**TUGAS A**
Salin bagian cerita tentang guru sekolah dasar dari "Aku duduk sendiri" sampai "dan perlengkapan lainnya." tanpa mengubah satu kata pun.

TAKDIRKU,
MENGIRINGI JALAN HIDUPKU
Malam ini hujan membasahi kotaku. Dingin menyelimuti ruangan rumahku.
Aku duduk sendiri sambil berpikir dan
mengingat kembali masa-masa indah kecilku dulu. Aku terlahir di kota kuningan,
tepatnya di desa manislor. Di sana pula aku bersekolah SD, namanya SDN Manislor
3. Masa sekolah begitu indah, kami semua sangat takjim terhadap guru. Di pagi
hari saat guru belum datang, kami menunggunya di pintu gerbang, dan saat guru
datang, kami berhamburan menyambutnya, mencium tangannya dan membawakan
tas dan perlengkapan lainnya.
Guru bagi kami adalah pahlawan yang dirindukan. Mereka semua berasal
dari luar kampung kami. Mereka ke sekolah naik elf/angkot, mungkin karena gaji guru saat
itu terlalu kecil, sehingga untuk membeli motorpun mereka tidak mampu. Kemudian mereka harus jalan kaki sekitar 200 meter dari jalan raya menuju ke sekolah kami, melewati kebun bambu yang cukup lebat. Tapi
mereka tetap bersemangat dan selalu menebar senyum di bibirnya. Pesona guru membuat kami rindu, sehingga saat
mereka datang, kami segera menyambutnya, membawakan tasnya dan perbekalan makan
siangnya. Di ruangan kantorpun kami telah menyediakan segelas air putih di
masing-masing meja. Hal ini sudah menjadi rutinitas petugas piket yang dibagi setiap
hari secara bergantian. Walaupun ada penjaga sekolah, kami berpikir, penjaga
sekolah sudah terlalu lelah membersihkan lingkungan sekolah sehingga untuk di kelas masing-masing, itu
tanggung jawab piket kelas.

**DATA**
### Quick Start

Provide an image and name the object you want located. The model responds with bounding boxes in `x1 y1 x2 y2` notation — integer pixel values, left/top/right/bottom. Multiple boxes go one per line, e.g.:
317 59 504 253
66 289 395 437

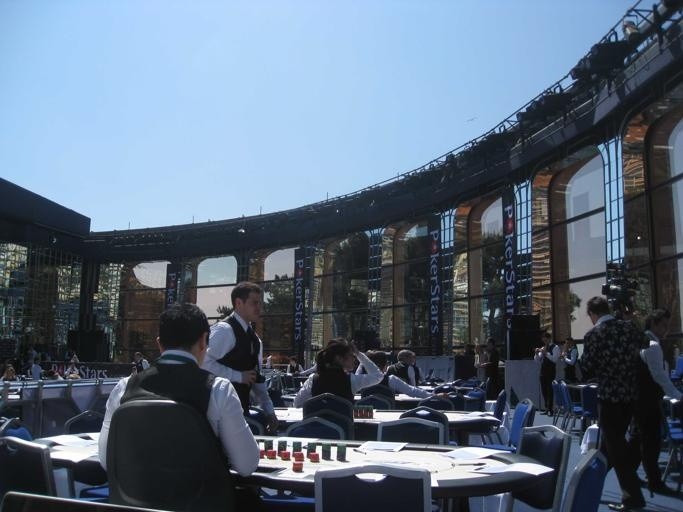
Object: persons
579 296 649 511
0 344 79 380
266 353 275 369
533 333 578 416
131 366 137 376
638 308 681 495
200 280 278 435
98 301 260 476
386 350 425 387
354 350 447 409
472 338 499 401
134 351 149 374
293 337 384 409
286 357 317 376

**TUGAS B**
Tuliskan ulang semua baris pada bagian data di atas tanpa perubahan apa pun. Jangan sertakan gambarnya dalam jawaban.

**JAWABAN AKHIR A**
Aku duduk sendiri sambil berpikir dan
mengingat kembali masa-masa indah kecilku dulu. Aku terlahir di kota kuningan,
tepatnya di desa manislor. Di sana pula aku bersekolah SD, namanya SDN Manislor
3. Masa sekolah begitu indah, kami semua sangat takjim terhadap guru. Di pagi
hari saat guru belum datang, kami menunggunya di pintu gerbang, dan saat guru
datang, kami berhamburan menyambutnya, mencium tangannya dan membawakan
tas dan perlengkapan lainnya.

**JAWABAN AKHIR B**
### Quick Start

Provide an image and name the object you want located. The model responds with bounding boxes in `x1 y1 x2 y2` notation — integer pixel values, left/top/right/bottom. Multiple boxes go one per line, e.g.:
317 59 504 253
66 289 395 437

Object: persons
579 296 649 511
0 344 79 380
266 353 275 369
533 333 578 416
131 366 137 376
638 308 681 495
200 280 278 435
98 301 260 476
386 350 425 387
354 350 447 409
472 338 499 401
134 351 149 374
293 337 384 409
286 357 317 376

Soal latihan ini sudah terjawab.